Jonathan Den Hartog
Associate Professor of History
An Iowan by birth, I attended college in Michigan and graduate school in Indiana. I live in the Twin Cities with my wife and two daughters. In my spare time I enjoy golfing and cheering on the Fighting Irish of Notre Dame.
Ph.D. in History, University of Notre Dame, Notre Dame, IN (2006)
The American Revolution and Early American Republic
Visiting Fellow, James Madison Program in American Institutions and Ideals, Princeton University. 2012-2013 Academic Year
National Endowment for the Humanities Summer Research Stipend (2009).
“John Jay and the ‘Great Plan of Providence’” in The Forgotten Founders on Church and State, ed. Daniel L. Dreisbach, Mark D. Hall, and Jeffry H. Morrison (Notre Dame: Notre Dame University Press, 2009), 145-170.
“Practicing Religions, Empires, and Degrees of Toleration,” in Reviews in American History (June 2012), forthcoming.
Currently, I am working on...
A manuscript addressing religion and politics in the early American republic. The working title is “Patriotism and Piety: Federalist Politics and Religious Struggle in the New Nation."
Office Location: N3219
The parts of the discipline of history that most intrigue and fascinate me are...
I get a thrill working in the archives and being able to handle documents that were produced by individuals two hundred years ago. I also love being able to make unexpected connections between ideas, individuals, or groups that cross temporal and geographical boundaries.
One of the things I enjoy most in the classroom is...
Interaction with students! I believe that learning occurs best in the give and take of a community, wrestling with a historical text or issue.
Some interesting things I have done in the past include...

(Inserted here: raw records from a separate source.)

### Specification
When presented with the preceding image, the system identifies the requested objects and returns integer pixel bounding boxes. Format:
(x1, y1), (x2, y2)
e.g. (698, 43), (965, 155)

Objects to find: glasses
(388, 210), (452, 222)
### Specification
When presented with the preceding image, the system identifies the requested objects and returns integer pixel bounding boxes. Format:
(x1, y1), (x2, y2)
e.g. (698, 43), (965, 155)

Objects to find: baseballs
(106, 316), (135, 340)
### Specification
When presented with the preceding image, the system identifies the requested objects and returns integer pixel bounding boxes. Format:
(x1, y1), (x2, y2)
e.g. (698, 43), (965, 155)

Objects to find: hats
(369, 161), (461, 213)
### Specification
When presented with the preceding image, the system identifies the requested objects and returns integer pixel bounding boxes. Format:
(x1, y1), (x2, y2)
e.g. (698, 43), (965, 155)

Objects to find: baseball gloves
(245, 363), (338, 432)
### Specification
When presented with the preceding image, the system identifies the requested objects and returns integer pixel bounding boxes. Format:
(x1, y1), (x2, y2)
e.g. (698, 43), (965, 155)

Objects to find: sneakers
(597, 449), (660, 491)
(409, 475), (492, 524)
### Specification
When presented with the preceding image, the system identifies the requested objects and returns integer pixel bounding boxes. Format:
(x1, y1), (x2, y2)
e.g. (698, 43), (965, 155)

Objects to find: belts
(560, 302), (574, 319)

I toured Europe as an undergrad. As a graduate student I traveled to a number of archives around the country. I’ve also had some demanding summer jobs.
Books which have shaped who I am as an historian:
George Marsden, Fundamentalism and American Culture (1980, 2005).
Advice I would give to college students:
You will never have as much time to read and explore as you do right now. Take advantage of it to build your knowledge, your skills, and your library.